From start to end of the material below, restate each line exactly.

::::::::::

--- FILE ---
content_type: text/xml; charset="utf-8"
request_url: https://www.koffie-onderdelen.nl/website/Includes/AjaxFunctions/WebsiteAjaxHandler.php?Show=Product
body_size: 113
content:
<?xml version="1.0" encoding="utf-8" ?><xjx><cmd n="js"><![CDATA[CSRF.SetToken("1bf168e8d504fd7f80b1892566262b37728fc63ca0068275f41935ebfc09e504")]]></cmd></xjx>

::::::::::

[REPLY TO THE TASK]
--- FILE ---
content_type: text/xml; charset="utf-8"
request_url: https://www.koffie-onderdelen.nl/website/Includes/AjaxFunctions/WebsiteAjaxHandler.php?Show=Product
body_size: 113
content:
<?xml version="1.0" encoding="utf-8" ?><xjx><cmd n="js"><![CDATA[CSRF.SetToken("1bf168e8d504fd7f80b1892566262b37728fc63ca0068275f41935ebfc09e504")]]></cmd></xjx>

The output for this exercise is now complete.